Hicimos un taller sobre el embarazo y parto consciente, y desde ahí mi pareja estuvo mucho más cerca de mí, de nosotros; conseguimos acercarnos el uno al otro mucho más, ver las cosas del mismo modo. Nos preparamos para un parto que sería en el hospital, pero esperando y deseando que fuera un parto respetado. Presentamos copia de nuestro plan de parto, el día se iba acercando…
El 11 de septiembre de 2010 era la fecha probable de parto, antes de ello empecé a tomar infusión de hoja de frambuesa a diario, para ayudar a la dilatación, seguí con el yoga y las visualizaciones, y el día marcado llegó, pero no ocurrió nada. Sin embargo, a partir de ahí empezaba una cuenta atrás que yo no podía controlar.
Yo me encontraba genial, y no tenía ninguna sensación de que a Raúl le apeteciera salir todavía de su bolsita… Pero los ginecólogos se encargaron de meternos el miedo en el cuerpo (suspiro largo). Así empezamos a ir al hospital en sucesivas visitas a María, la enfermera de los monitores, y al gine que estuviera ese día en la consulta. El día 13 fue el primero, y ahí ya intentaron, sin preguntar, una maniobra de Hamilton…¡estaba de 40+2! Me indigna, porque además en mi plan de parto estaba claro que no queríamos maniobras de ese tipo, con lo cual descubrimos que ni se lo leen (suspiro enorme). Pues no me la hizo porque pregunté, porque estaba informada, porque conozco el medio y porque cerré las piernas, todas y cada una de esas cosas tuve que hacer.
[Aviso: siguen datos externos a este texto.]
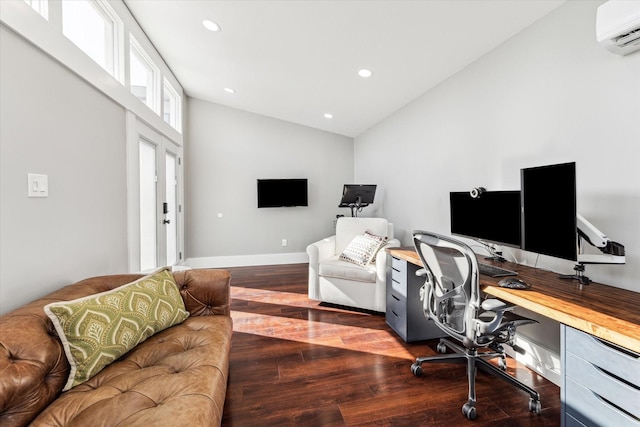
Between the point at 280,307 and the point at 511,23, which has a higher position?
the point at 511,23

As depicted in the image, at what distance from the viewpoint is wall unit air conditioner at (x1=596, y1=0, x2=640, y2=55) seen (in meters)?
1.33

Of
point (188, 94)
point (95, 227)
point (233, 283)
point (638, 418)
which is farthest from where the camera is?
point (188, 94)

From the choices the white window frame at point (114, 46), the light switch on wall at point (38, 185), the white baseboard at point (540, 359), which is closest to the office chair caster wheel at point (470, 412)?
the white baseboard at point (540, 359)

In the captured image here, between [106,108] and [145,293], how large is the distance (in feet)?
5.40

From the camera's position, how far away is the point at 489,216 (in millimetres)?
2109

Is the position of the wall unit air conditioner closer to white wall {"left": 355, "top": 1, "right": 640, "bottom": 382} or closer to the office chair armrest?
white wall {"left": 355, "top": 1, "right": 640, "bottom": 382}

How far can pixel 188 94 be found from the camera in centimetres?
493

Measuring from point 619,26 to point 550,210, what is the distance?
93 centimetres

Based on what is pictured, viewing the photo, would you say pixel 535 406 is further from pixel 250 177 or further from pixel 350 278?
pixel 250 177

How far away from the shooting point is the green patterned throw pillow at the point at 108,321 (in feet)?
3.95

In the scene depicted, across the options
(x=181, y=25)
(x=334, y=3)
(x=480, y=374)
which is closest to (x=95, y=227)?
(x=181, y=25)

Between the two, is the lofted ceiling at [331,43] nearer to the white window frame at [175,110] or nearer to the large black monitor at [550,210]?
the white window frame at [175,110]

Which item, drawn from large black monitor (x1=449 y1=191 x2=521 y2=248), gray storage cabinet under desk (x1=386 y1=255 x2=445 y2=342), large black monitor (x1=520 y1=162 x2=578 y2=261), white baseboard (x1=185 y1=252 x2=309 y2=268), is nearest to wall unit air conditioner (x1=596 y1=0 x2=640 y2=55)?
large black monitor (x1=520 y1=162 x2=578 y2=261)

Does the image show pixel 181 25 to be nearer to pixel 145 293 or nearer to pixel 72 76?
pixel 72 76
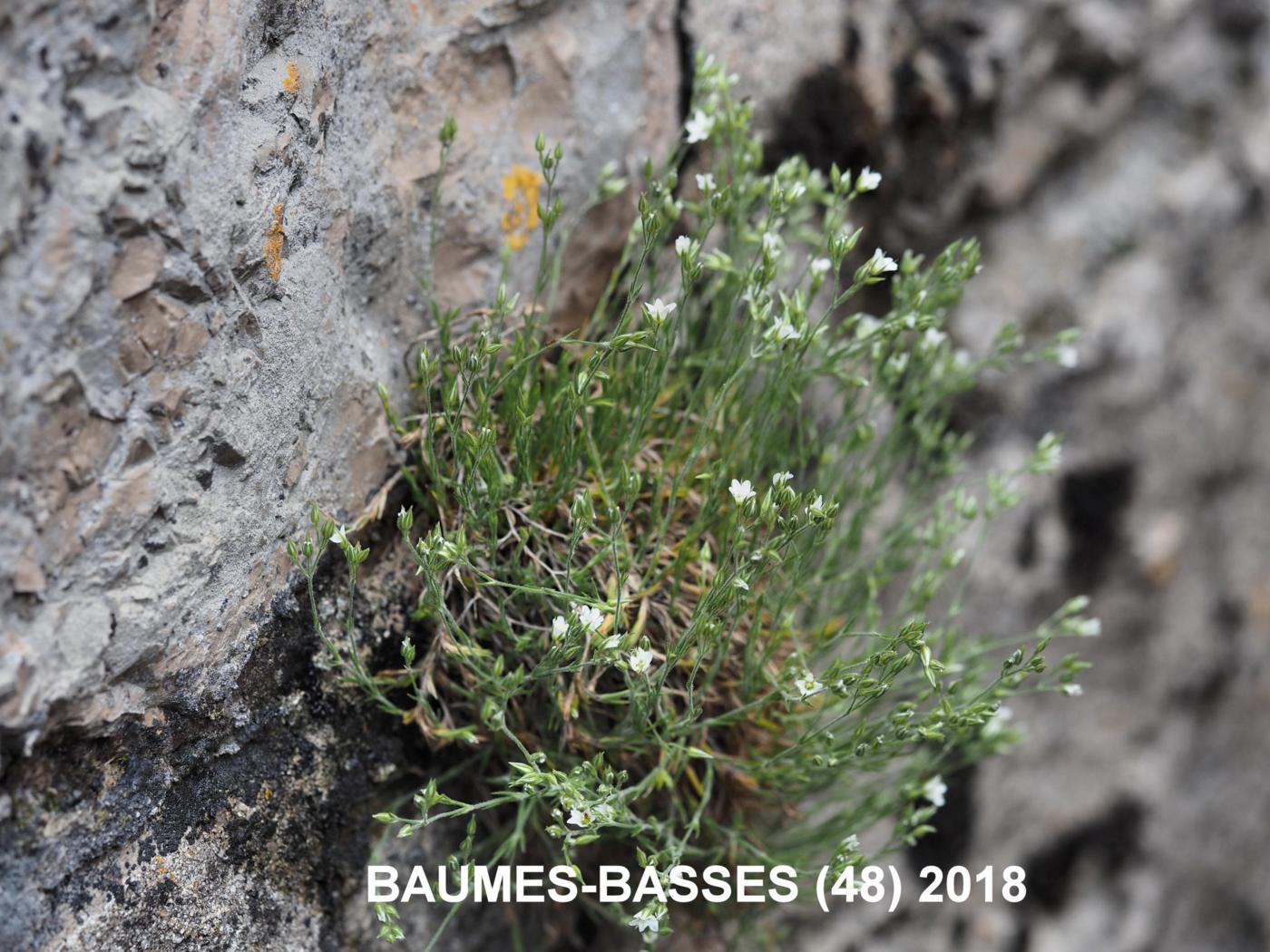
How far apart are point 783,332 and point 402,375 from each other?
1.98ft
Yo me dedicaba a andar, seguía con la frambuesa, y bueno, disfrutamos de las relaciones en los últimos días de embarazo, que las prostaglandinas no vienen nada mal, jeje.
El día 20 estaba de 41+2, era el día de mi 28 cumpleaños, y yo ya veía negro eso de que dejaran a Raúl nacer cuando él lo decidiera, sin correr riesgos, claro. Fui a mis últimos monitores y me dijeron que había que ingresar al día siguiente para la inducción, ¡qué horror! Que los protocolos del hospital eran inducir en la 41+3 porque los estudios demostraban que esperar solo traía cosas negativas para mamá y bebé. La ginecóloga que estaba aquel día me tachó de mala madre e irresponsable, puesto que yo no deseaba ingresar al día siguiente, pensaba que había tiempo hasta la 42 al menos, pero me asustó un poco y decidí que si Raúl no había dado señales al día siguiente, ingresaríamos el 22.
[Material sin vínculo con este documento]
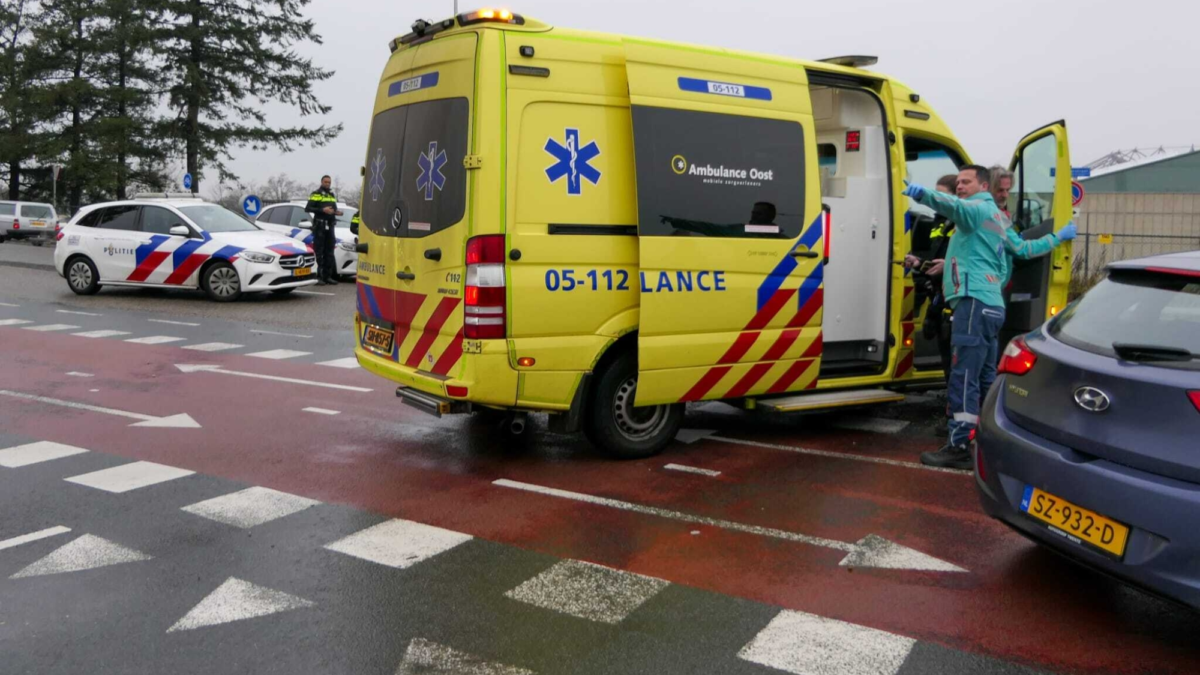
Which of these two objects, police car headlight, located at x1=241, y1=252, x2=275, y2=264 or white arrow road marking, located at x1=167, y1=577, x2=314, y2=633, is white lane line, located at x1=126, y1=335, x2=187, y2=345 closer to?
police car headlight, located at x1=241, y1=252, x2=275, y2=264

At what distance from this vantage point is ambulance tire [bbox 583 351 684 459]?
620cm

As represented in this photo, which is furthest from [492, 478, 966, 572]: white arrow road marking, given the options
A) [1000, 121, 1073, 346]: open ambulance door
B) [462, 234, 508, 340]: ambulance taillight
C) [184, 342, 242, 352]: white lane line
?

Hay que decir que no había tenido contracciones dolorosas, simplemente las de Braxton Hicks y de manera no continuada.
Esa tarde vi a Rocío, mi maestra de yoga y mucho más, y le conté lo que había ocurrido. Me aconsejó disfrutar de lo que me quedaba de embarazo, que hablara mucho con mi bebé, que le contara lo que estaba pasando…y que mirara en mi interior. Que aunque me hubiera comprometido, podía echarme atrás si era lo que sentía, que la decisión era mía al fin y al cabo. Que me dejara llevar por mi instinto, vamos… Había cambiado el instinto por el miedo, esa es la verdad.
Llegué a casa por la tarde y mi amor me había preparado un altarcito con una orquídea preciosa y unas palabras que me llegaron al corazón, por mi cumpleaños. Me di un baño y hablé mucho con Raúl. Le dije que si él deseaba decidir, tenía que darme alguna señal, que necesitaba su apoyo para saber que debía esperar, que era feliz de tenerle conmigo, pero que supiera que lo sería de la misma manera cuando decidiera venir, que le esperábamos con los brazos abiertos. Le dije muchas cosas en ese largo baño, y sobre todo le pedí que me diera alguna señal para sentirme acompañada en la decisión que tomase.